--- BEGIN DOCUMENT ---
Perl's sorting abilities are remarkably simple to use. In its simplest form, a sort can be done like this:
Listing 9. The default sort()
@new_list = sort @old_list; # sort @old_list alphabetically |
The default sort uses simple string comparisons on all the scalars in the list. This is fine if the list contains dictionary words to be sorted alphabetically, but not so great if the list contains numbers. Why? Because "1" comes before "010" in a string comparison, for example. Numbers have to be compared by value, not as strings.
Fortunately, this is easy to do and is in fact a common Perl idiom:
Listing 10. The numeric sort()
@old_list = (1, 2, 5, 200, '010');
@new_list = sort { $a <=> $b } @old_list; # sort @old_list numerically
|
I quoted 010, because in Perl numbers that begin with 0 are interpreted as octal, so 010 octal would have been 8 decimal. Try it without the quotes and see for yourself. This also demonstrates how Perl scalars are automatically converted to numbers when necessary.
If you run the default sort from Listing 9 on the @old_list in Listing 10, you will see that 200 is before 5, for example. That's what we are trying to avoid.
To reverse the sorted list, you can either apply the reverse() function to the list after it's sorted, or you can change the sorting function. For example, the reverse sort of the one in Listing 10 would have the comparison code block be { $b <=> $a }.
See "perldoc perlop" for more information on the <=>
and cmp operators, which are essential to all sorting in Perl. The cmp operators are what's used in the default search in Listing 9 behind the scenes.
Well, fine, so we can sort scalars. That's not enough -- most sorting is done on data structures such as arrays and hashes. Perl supports almost any kind of sorting because of its flexible syntax. For instance, say we need to sort a bunch of hash references, where the 'name' key in the hash is the sorting field. We want a regular alphabetical sorting order, so the cmp operator should be used:
Listing 11. The sort by a hash member
# create a list with two hash references
@old_list = ( { name => "joe" }, { name => "moe" } );
# sort @old_list by the value of the 'name' key
@new_list = sort { $a->{name} cmp $b->{name} } @old_list;
|
Now we get into the interesting stuff. What if it's expensive to obtain data from the objects being sorted? Say we need to apply the split() function to a string every time we need to obtain the value to sort by. It would be computationally expensive to run a split() every time the comparison value is needed, and your co-workers would laugh at you. You could build a temporary list of the comparison values, but that's not so easy to do and can easily introduce bugs. You are probably better off using the Schwartzian transform, named after Randal Schwartz.
--- END DOCUMENT ---
--- BEGIN DATA SHOWN ---
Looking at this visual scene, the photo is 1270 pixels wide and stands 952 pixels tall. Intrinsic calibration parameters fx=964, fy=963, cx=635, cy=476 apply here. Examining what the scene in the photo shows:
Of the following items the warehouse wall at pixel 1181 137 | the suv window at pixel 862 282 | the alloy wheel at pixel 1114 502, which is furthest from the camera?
--- END DATA SHOWN ---
▶ **WORK TO DO**
- A) In the Perl sorting text, what does a number that begins with 0 get interpreted as?
- B) Continue the Perl sorting text from where it stops.

▶ **RESPONSES BY TASK**
- A) As an octal number.

- B)
The Schwartzian transform looks like this:
Listing 12. The Schwartzian transform
# create a list with some strings
@old_list = ( '5 eagles', '10 hawks', '2 bulls', '8 cows');
# sort @old_list by the first word in each string, numerically
@new_list = map($_->[1],
sort( { $a->[0] <=> $b->[0] }
map( [ (split)[0], $_ ],
@old_list)));
|
Look at it from right to left. First, we apply a map() to the @old_list list to create a new temporary list. Remember that map() can transform a list. In this case, we rewrite @old_list to contain an array consisting of the first value from a split() of the string (this is the comparison value) and the string itself, for each string in @old_list. The result is a new list; no changes are made to @old_list.
Next, we sort by the comparison value (first element of the array elements in @old_list). Note that @old_list is not actually modified in this whole process.
Then, we perform another map() on the sorted list to reduce it back to just strings by mapping only the second array element into the current variable. $_->[1] means "rewrite $_ to be the value stored in the second object in the list that $_ refers to."
Right about now your eyes are probably glazed from looking at the Schwartzian transform. It really does look frightening at first, but deep down inside it's just a little pussycat. If you are still unclear on it, see the Resources below.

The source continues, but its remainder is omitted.